One of our clients once reached out to us for help with deep inspection of traffic that was reaching its web servers, mostly from the compliance perspective.
The client had, by then, already run multiple kinds of workloads that were mostly web or API interfaces exposed over the internet.
Now the internet is an exciting place to host one’s services, as well as to reach out and meet a wide range of client needs. It is also a place where intelligent minds get to deliberately exploit vulnerabilities of applications and services. Preventing these harmful attacks, therefore, is a necessity today. So every request that reaches your applications over the internet must be inspected for its ‘intentions’ – is it a legitimate one, or is it attempting to exploit vulnerabilities that are yet to be fixed.
While legitimate requests are allowed to go through, the ones that are exploitative in nature must be blocked. This entails real-time inspection, but with little or insignificant delays, to ensure the user experience remains unaffected.
The idea proposed to correct this sort of a situation was that of a Reverse Proxy using a highly available load balancer. Given that the client had his deployment on AWS Cloud, the natural solution was to use the AWS Elastic Load Balancer (ELB) and host the inspection service behind it. Doing so would then relay the request and responses to and from the application services.
Now, I won’t get into the details of setting up the inspection service -- that we will get to some other time. However, I will touch upon one of the aspects of the integration with AWS ELB required to check of a key line item in the compliance checklist – that of identifying the source IP address from where the request is originating.
Let’s quickly summarize the setup so far:
The connections are stateful using TCP/ IP, and the routing of established connections is managed at each hop. This means that every time a packet of data makes a hop, the source and destination details of each connection are stored at the hop, while the device’s source address is written onto the packet to enable the return traffic.
The data packet(s) originating from the device making the request will have two key pieces of information – the IP address of the device making the request a.k.a source IP, and the IP address of the ELB a.k.a destination IP address. The destination IP address field of the packet is used by network devices making up the internet to send the packet(s) along to the ELB associated with the IP address. At this stage, the filed source IP address will contain the IP address of the requesting device.

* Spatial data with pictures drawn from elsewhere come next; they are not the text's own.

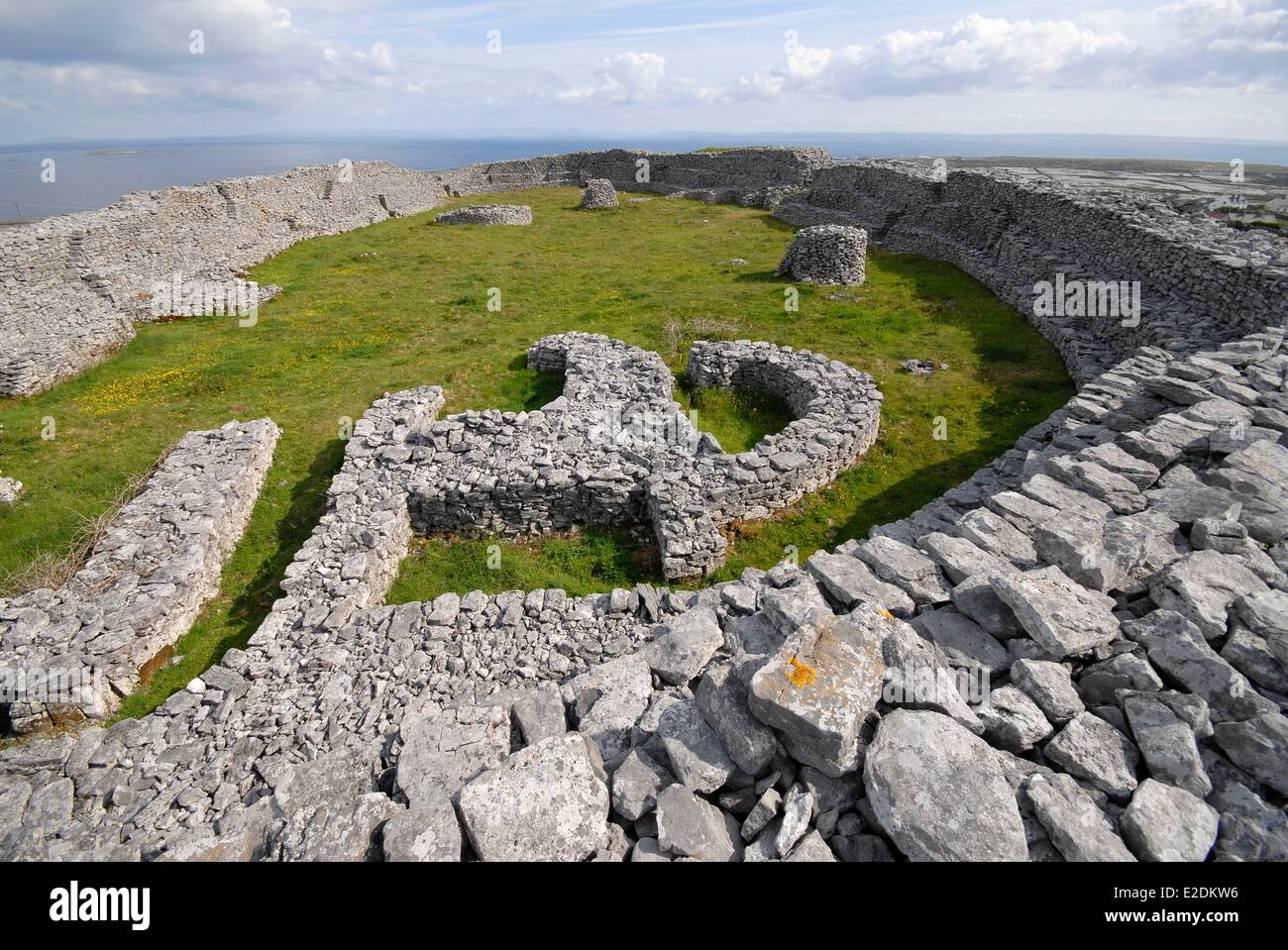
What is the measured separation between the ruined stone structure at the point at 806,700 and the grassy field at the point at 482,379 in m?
1.59

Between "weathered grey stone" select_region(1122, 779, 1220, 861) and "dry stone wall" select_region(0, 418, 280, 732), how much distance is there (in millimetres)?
10141

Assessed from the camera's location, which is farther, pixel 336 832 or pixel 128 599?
pixel 128 599

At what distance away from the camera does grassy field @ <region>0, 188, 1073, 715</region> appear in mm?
10430

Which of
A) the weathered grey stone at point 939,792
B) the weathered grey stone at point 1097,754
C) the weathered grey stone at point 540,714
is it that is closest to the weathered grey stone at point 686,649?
the weathered grey stone at point 540,714

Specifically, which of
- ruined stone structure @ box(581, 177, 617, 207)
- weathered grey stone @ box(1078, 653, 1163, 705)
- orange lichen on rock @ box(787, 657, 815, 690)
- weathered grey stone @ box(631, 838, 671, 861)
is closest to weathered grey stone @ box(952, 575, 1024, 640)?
weathered grey stone @ box(1078, 653, 1163, 705)

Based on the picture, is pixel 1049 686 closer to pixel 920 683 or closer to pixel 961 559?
pixel 920 683

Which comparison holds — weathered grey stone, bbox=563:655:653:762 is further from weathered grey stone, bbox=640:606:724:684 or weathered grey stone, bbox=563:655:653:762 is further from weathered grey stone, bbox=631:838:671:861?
weathered grey stone, bbox=631:838:671:861

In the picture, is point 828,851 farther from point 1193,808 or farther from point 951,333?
point 951,333

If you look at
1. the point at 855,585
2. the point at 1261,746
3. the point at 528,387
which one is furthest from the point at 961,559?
the point at 528,387

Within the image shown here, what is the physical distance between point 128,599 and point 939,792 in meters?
10.0

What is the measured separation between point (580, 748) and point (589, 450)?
25.5ft

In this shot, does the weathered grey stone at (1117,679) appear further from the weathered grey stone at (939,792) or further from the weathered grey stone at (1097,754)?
the weathered grey stone at (939,792)

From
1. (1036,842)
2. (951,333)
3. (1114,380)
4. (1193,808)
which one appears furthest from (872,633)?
(951,333)

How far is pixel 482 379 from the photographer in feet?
54.3
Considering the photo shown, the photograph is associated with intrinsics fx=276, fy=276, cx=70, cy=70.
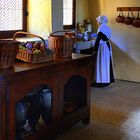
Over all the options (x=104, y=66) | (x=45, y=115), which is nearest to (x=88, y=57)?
(x=45, y=115)

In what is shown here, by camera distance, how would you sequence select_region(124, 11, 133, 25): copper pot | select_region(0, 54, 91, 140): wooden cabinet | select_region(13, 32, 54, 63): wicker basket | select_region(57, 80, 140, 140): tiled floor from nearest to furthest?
select_region(0, 54, 91, 140): wooden cabinet, select_region(13, 32, 54, 63): wicker basket, select_region(57, 80, 140, 140): tiled floor, select_region(124, 11, 133, 25): copper pot

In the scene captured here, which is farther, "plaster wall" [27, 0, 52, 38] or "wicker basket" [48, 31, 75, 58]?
"plaster wall" [27, 0, 52, 38]

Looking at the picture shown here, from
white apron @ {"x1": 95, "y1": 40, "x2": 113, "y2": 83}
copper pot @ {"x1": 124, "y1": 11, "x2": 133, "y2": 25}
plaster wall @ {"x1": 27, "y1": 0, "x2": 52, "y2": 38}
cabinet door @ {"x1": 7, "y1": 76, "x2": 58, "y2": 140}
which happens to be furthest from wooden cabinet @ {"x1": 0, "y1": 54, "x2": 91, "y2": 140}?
copper pot @ {"x1": 124, "y1": 11, "x2": 133, "y2": 25}

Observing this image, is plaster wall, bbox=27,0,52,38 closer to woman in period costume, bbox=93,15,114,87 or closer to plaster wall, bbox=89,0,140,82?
woman in period costume, bbox=93,15,114,87

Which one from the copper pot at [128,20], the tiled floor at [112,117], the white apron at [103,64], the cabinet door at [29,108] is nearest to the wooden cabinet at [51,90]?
the cabinet door at [29,108]

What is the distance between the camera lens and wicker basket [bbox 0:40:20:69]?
6.42ft

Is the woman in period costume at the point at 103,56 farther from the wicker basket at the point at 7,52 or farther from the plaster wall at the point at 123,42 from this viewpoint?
the wicker basket at the point at 7,52

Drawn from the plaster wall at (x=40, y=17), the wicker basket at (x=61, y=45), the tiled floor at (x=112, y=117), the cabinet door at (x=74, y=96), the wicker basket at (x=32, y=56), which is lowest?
the tiled floor at (x=112, y=117)

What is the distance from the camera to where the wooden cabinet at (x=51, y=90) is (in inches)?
75.6

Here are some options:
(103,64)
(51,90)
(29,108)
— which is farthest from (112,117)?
(103,64)

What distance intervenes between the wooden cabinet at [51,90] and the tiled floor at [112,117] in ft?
0.42

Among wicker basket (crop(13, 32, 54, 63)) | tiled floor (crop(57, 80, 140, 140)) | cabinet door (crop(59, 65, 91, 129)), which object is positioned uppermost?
wicker basket (crop(13, 32, 54, 63))

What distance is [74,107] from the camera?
280 cm

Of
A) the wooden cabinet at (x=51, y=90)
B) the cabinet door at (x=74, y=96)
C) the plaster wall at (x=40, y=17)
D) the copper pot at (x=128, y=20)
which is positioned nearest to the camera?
the wooden cabinet at (x=51, y=90)
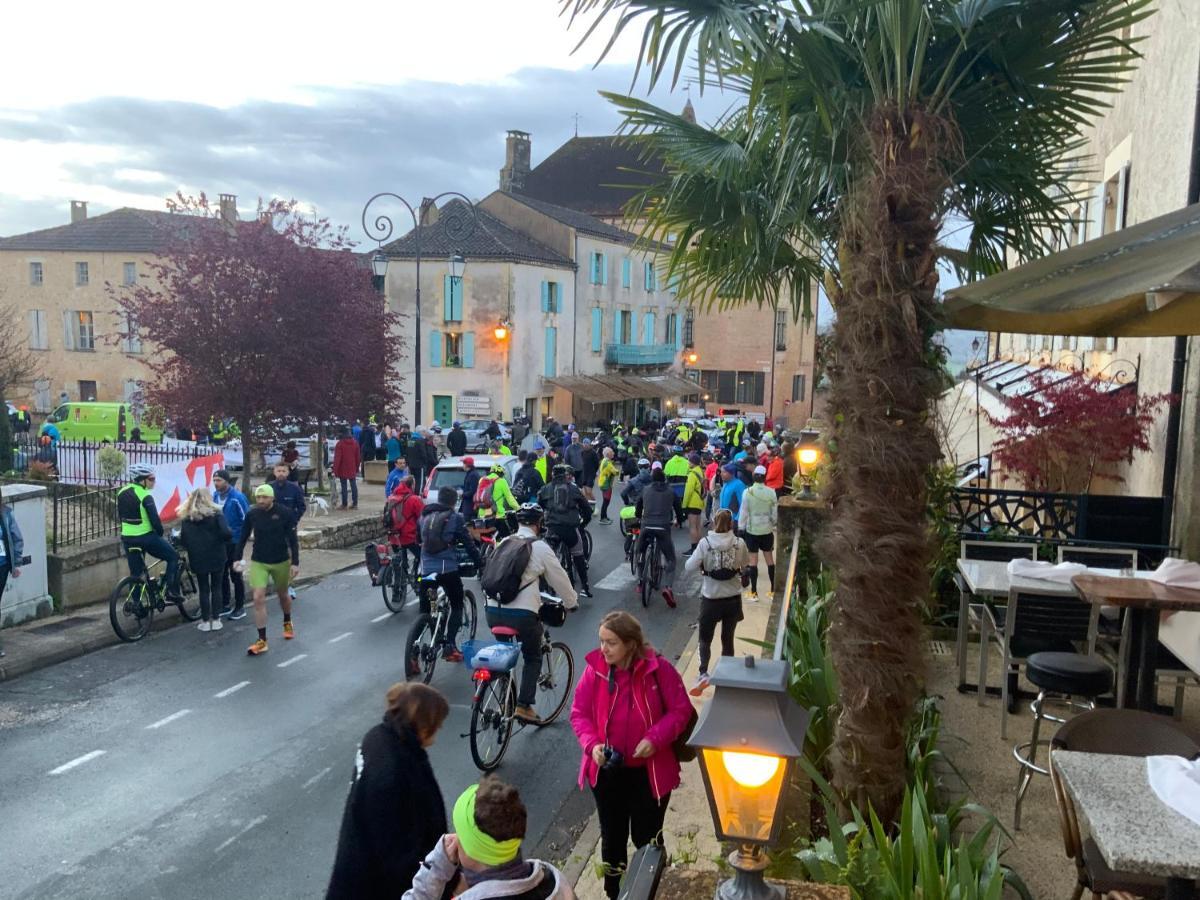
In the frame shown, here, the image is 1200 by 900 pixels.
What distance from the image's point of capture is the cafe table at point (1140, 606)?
16.8ft

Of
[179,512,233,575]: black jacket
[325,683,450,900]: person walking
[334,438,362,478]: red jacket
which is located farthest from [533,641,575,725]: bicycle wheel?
[334,438,362,478]: red jacket

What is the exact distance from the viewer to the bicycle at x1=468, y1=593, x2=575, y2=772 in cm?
710

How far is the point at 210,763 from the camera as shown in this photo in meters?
7.22

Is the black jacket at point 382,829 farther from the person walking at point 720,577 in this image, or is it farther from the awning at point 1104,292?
the person walking at point 720,577

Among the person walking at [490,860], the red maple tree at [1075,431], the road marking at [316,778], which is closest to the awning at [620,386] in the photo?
the red maple tree at [1075,431]

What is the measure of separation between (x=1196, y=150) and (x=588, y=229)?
3803cm

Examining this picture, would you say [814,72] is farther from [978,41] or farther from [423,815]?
[423,815]

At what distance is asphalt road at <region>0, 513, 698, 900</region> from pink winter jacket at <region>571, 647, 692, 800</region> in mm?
1609

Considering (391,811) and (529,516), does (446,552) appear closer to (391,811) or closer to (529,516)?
(529,516)

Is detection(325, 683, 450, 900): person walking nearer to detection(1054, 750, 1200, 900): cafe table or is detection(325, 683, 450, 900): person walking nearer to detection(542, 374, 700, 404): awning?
detection(1054, 750, 1200, 900): cafe table

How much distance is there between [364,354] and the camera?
20.3m

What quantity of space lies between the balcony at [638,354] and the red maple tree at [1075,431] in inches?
1489

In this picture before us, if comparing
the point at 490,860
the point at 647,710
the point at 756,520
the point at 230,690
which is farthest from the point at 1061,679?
the point at 756,520

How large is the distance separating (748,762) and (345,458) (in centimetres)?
1663
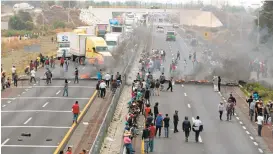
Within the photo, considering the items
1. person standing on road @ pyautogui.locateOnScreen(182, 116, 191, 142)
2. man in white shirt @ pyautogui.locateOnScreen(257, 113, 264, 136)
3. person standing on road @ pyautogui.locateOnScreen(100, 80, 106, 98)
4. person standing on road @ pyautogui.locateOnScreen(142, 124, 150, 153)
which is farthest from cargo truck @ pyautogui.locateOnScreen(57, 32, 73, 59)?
person standing on road @ pyautogui.locateOnScreen(142, 124, 150, 153)

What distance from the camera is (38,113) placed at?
3522 cm

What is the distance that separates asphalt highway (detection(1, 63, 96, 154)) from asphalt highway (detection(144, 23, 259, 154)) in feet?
17.2

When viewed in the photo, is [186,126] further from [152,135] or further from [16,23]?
[16,23]

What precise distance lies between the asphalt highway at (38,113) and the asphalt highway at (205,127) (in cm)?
524

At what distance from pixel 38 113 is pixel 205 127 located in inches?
398

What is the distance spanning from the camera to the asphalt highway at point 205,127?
2677cm

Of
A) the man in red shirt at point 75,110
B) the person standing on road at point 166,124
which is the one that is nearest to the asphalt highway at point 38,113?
the man in red shirt at point 75,110

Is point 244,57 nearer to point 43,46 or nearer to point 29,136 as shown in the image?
point 29,136

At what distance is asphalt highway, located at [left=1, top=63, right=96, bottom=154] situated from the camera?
2748cm

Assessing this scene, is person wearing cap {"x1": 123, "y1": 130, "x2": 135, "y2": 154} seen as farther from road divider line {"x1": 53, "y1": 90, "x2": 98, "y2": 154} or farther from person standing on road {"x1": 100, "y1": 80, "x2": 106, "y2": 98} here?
person standing on road {"x1": 100, "y1": 80, "x2": 106, "y2": 98}

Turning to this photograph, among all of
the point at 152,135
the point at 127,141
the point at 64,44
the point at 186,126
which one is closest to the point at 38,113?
the point at 186,126

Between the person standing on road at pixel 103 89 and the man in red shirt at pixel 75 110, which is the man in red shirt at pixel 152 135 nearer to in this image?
the man in red shirt at pixel 75 110

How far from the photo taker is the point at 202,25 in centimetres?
8269

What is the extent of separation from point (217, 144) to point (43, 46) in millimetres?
68893
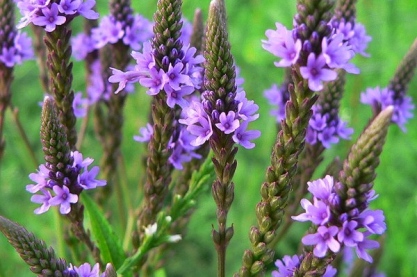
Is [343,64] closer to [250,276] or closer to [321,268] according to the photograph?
[321,268]

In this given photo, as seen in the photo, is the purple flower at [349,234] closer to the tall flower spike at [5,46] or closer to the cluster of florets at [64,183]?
the cluster of florets at [64,183]

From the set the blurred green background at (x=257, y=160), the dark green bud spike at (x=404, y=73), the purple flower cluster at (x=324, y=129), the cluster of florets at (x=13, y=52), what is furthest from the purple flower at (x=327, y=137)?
the blurred green background at (x=257, y=160)

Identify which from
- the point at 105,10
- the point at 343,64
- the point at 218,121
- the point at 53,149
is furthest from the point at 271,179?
the point at 105,10

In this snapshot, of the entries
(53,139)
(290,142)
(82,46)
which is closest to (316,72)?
(290,142)

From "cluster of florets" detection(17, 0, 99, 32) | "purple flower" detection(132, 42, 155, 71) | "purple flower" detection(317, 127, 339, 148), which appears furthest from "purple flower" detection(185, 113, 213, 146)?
"purple flower" detection(317, 127, 339, 148)

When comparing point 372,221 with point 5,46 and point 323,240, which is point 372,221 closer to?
point 323,240

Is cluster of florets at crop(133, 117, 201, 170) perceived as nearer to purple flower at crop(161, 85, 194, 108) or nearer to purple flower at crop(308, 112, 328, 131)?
purple flower at crop(161, 85, 194, 108)
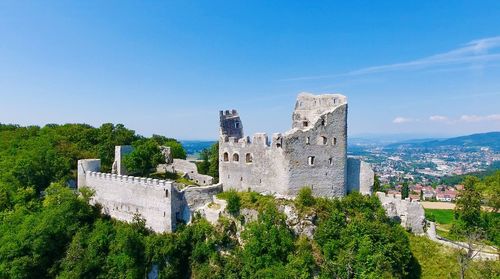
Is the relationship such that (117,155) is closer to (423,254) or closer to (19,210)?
(19,210)

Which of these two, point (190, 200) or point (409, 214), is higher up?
point (190, 200)

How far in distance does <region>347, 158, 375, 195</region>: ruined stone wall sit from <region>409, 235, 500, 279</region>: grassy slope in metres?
5.26

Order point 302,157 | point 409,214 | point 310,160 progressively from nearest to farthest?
1. point 302,157
2. point 310,160
3. point 409,214

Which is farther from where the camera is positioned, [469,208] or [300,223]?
[469,208]

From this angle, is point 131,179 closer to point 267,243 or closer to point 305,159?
point 267,243

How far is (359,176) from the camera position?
34906 millimetres

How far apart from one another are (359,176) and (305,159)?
19.1ft

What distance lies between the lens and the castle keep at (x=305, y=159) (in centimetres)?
3225

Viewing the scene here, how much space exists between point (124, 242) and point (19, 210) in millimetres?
12829

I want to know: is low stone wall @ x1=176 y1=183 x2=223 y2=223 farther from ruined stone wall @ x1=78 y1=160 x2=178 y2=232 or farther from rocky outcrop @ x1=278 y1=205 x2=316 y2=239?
rocky outcrop @ x1=278 y1=205 x2=316 y2=239

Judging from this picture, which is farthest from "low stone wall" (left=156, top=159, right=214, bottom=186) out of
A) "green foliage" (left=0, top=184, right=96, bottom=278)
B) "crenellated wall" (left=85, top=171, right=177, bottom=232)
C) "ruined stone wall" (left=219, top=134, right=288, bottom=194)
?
"green foliage" (left=0, top=184, right=96, bottom=278)

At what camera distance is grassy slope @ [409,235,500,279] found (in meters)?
29.0


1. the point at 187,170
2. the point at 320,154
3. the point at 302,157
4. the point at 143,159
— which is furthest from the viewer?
the point at 187,170

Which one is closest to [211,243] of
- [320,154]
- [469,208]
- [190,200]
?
[190,200]
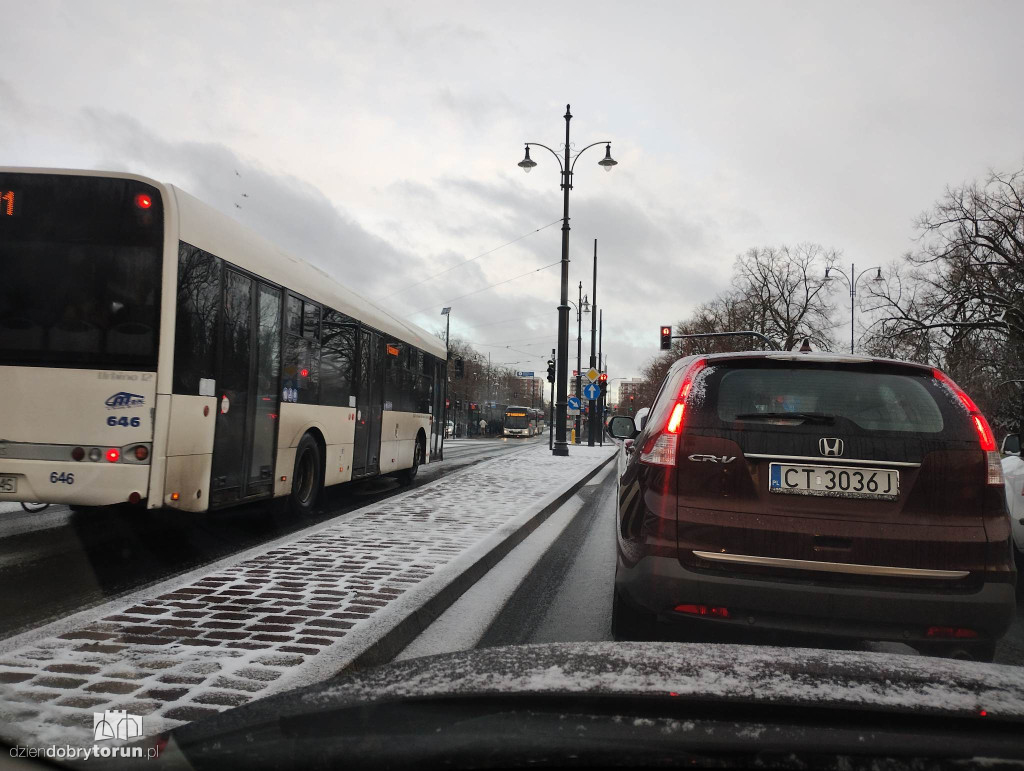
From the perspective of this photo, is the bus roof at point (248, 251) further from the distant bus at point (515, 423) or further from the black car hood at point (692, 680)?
the distant bus at point (515, 423)

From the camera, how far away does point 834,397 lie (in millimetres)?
3641

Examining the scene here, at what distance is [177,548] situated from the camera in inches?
279

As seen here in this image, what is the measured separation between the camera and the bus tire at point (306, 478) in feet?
28.6

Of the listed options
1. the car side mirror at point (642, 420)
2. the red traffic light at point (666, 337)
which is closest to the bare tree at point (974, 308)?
the red traffic light at point (666, 337)

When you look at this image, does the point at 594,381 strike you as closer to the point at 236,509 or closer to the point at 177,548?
the point at 236,509

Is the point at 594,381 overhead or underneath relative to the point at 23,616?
overhead

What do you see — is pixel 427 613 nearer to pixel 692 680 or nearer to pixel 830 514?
pixel 830 514

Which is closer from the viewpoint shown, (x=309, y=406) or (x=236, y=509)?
(x=309, y=406)

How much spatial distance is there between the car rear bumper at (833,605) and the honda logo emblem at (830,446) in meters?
0.57

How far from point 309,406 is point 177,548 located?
2.27 meters

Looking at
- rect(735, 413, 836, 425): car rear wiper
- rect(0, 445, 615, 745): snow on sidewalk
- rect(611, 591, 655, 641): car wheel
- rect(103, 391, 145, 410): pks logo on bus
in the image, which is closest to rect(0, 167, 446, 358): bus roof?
rect(103, 391, 145, 410): pks logo on bus

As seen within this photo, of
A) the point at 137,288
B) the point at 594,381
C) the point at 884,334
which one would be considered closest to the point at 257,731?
the point at 137,288

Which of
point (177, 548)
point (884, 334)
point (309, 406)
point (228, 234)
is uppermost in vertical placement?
point (884, 334)

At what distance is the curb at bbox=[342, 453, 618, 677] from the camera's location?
3.67 metres
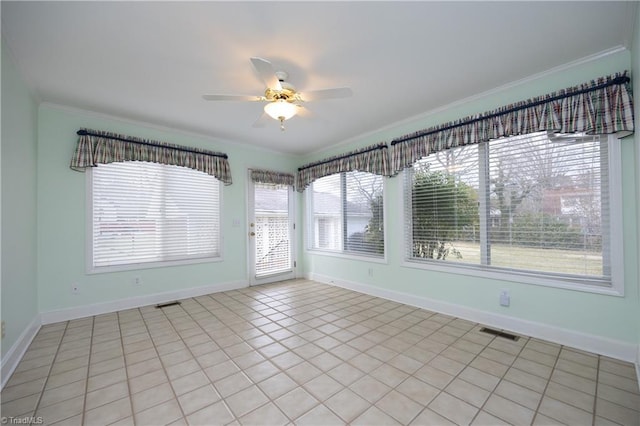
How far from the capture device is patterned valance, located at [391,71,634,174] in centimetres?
222

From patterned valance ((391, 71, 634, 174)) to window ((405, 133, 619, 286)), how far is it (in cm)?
15

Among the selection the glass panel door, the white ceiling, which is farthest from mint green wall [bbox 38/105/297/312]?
the glass panel door

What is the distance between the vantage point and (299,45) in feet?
7.10

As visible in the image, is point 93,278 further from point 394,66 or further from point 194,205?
point 394,66

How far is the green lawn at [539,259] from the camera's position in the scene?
8.11ft

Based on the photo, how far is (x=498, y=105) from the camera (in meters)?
2.95

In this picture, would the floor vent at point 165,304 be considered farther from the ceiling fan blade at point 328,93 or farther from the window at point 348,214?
the ceiling fan blade at point 328,93

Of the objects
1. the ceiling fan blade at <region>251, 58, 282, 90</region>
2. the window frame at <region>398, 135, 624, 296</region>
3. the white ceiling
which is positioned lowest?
the window frame at <region>398, 135, 624, 296</region>

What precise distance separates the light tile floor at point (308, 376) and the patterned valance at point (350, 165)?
7.01 ft

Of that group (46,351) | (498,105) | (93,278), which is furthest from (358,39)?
(93,278)

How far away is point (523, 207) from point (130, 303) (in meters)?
4.89

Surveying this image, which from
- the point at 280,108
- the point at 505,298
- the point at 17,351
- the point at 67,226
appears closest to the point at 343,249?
the point at 505,298

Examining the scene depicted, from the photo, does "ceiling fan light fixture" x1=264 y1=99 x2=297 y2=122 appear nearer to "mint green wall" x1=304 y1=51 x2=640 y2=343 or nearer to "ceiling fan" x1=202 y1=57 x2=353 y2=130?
"ceiling fan" x1=202 y1=57 x2=353 y2=130

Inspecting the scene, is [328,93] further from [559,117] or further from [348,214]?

After the packet is processed by the ELB’s logic on load balancing, the packet will then be addressed to one of the hosts running the inspection service. The source IP address filed will now contain the ELB’s IP address – this is to enable response packet requests to go back to the same device that sent the request to the inspection service.
Therein lies the issue, where the IP address of the original device making the request is held at the load balancer for the duration of the session, and then is lost to logging/ auditing services. Thankfully, this is by design and is sometimes useful in enhancing security where the requesting device’s identity has to be abstracted. That said, this is not one of those cases. The same scenario recurs when the inspection service relays the request to the application service.
Here, we will look at sending the source IP address through the ELB to the inspection service. The same can be achieved on the inspection service, but we are not going to get into that. I am sure you will be able to figure that out on your own once you see how it’s done using the ELB.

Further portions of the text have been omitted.